Instruction A → From the text on the Hittite Wars of Survival below, list every commander or leader named in its "Commanders and leaders" section.

Provided passage →

__________

- Invasions of Hatti: Part of the Kaskian-Hittite Wars
| Date | c. 1400–1350 BC (short chronology) |
| Location | New Kingdom Hatti |
| Result | Hittite victory The Hittites reasserts their authority on the international stage; Transition to Hittite New Kingdom; |
| Territorial changes | Hatti initially lost much of its Heartlands territory, being reduced to area around Šamuḫa. Šamuḫa subsequently became the capital city of the Kingdom.; After the re-conquests, Hatti retook its lost lands.; |

Belligerents
- Hittite Empire: Kaška Arzawa Hayasa-Azzi Išuwa

Commanders and leaders
- Arnuwanda I Tudḫaliya III Šuppiluliuma I: Piyapili (Kaska) Karanni (Hayasa-Azzi) Tarḫuntaradu (Arzawa)

Casualties and losses
- Much of the lands of Hatti ravaged and in ruins.: Many taken as war captives to Hatti.

= Hittite Wars of Survival =

Wars and invasions, c. 1400 – 1350 BC

The Wars of Survival were a series of wars between the Hittite Empire and its neighbours including Arzawa, Kaška, and Hayasa-Azzi. The wars, which lasted from c. 1400 BC to 1350 BC proved to be an existential period for the Hittites, whose capital city of Ḫattuša was sacked and whose territory was reduced to a small area around Šamuḫa. However, the Hittite general and future king Šuppiluliuma regained all of their lost territory and embarked on punitive expeditions which firmly reestablished the Hittites as a major power.

==Background==
During the reign of Arnuwanda I, the Hittites had been unable to firmly control Western Anatolia. This is evidenced by a document known to modern scholars as the Indictment of Madduwatta, which recounts the repeated betrayals of a nominally pro-Hittite vassal ruler. Despite having sworn fealty to the Hittites, Madduwatta repeatedly stirred up trouble with neighbouring kingdoms including Arzawa, requiring the Hittites to commit troops to the region. Richard H. Beal mentions that Tudhaliya and Mariya of Hayasa-Azzi had signed a treaty, when Mariya arrived in the Hittite land to pay tribute, Tudhaliya had Mariya executed for having flirted with some of Tudhaliya's palace women.

==War==
This war would be long, however the exact length is unknown, it is usually dated from sometime during Arnuwanda's reign to early Suppiluliuma's reign.

__________

Instruction B → Swap "point" for "pixel" in the rows below, from the line containing "Studying the twig" through the end of the rows. Return only those lines, with nothing else changed.

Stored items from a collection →

__________

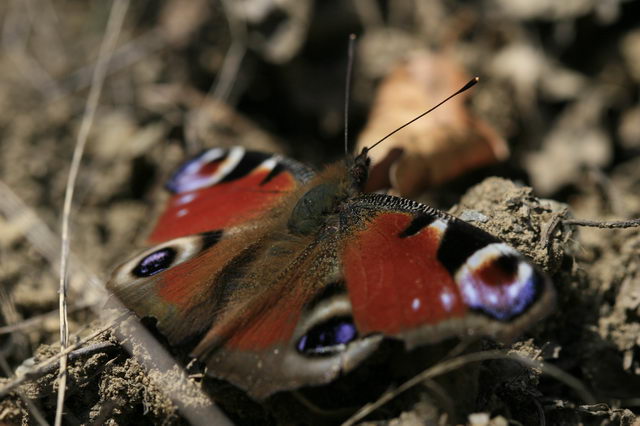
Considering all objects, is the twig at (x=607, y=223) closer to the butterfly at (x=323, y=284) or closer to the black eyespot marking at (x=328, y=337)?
the butterfly at (x=323, y=284)

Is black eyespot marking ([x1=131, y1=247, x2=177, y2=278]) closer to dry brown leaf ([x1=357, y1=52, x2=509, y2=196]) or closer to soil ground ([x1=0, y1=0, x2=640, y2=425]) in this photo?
soil ground ([x1=0, y1=0, x2=640, y2=425])

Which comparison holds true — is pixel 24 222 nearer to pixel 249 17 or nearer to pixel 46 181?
pixel 46 181

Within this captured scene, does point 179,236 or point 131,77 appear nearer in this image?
point 179,236

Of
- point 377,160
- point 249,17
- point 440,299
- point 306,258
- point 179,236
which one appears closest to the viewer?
point 440,299

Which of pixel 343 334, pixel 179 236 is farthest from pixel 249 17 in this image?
pixel 343 334

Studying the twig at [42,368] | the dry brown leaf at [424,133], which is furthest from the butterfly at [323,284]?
the dry brown leaf at [424,133]

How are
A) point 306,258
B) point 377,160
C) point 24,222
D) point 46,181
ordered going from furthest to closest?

__________

Result A → Arnuwanda I, Tudḫaliya III, Šuppiluliuma I, Piyapili (Kaska), Karanni (Hayasa-Azzi), Tarḫuntaradu (Arzawa)

Result B →
Studying the twig at [42,368] | the dry brown leaf at [424,133], which is furthest from the butterfly at [323,284]?
the dry brown leaf at [424,133]

How are
A) pixel 306,258
B) pixel 377,160
C) pixel 24,222
D) pixel 46,181
ordered going from furthest to closest?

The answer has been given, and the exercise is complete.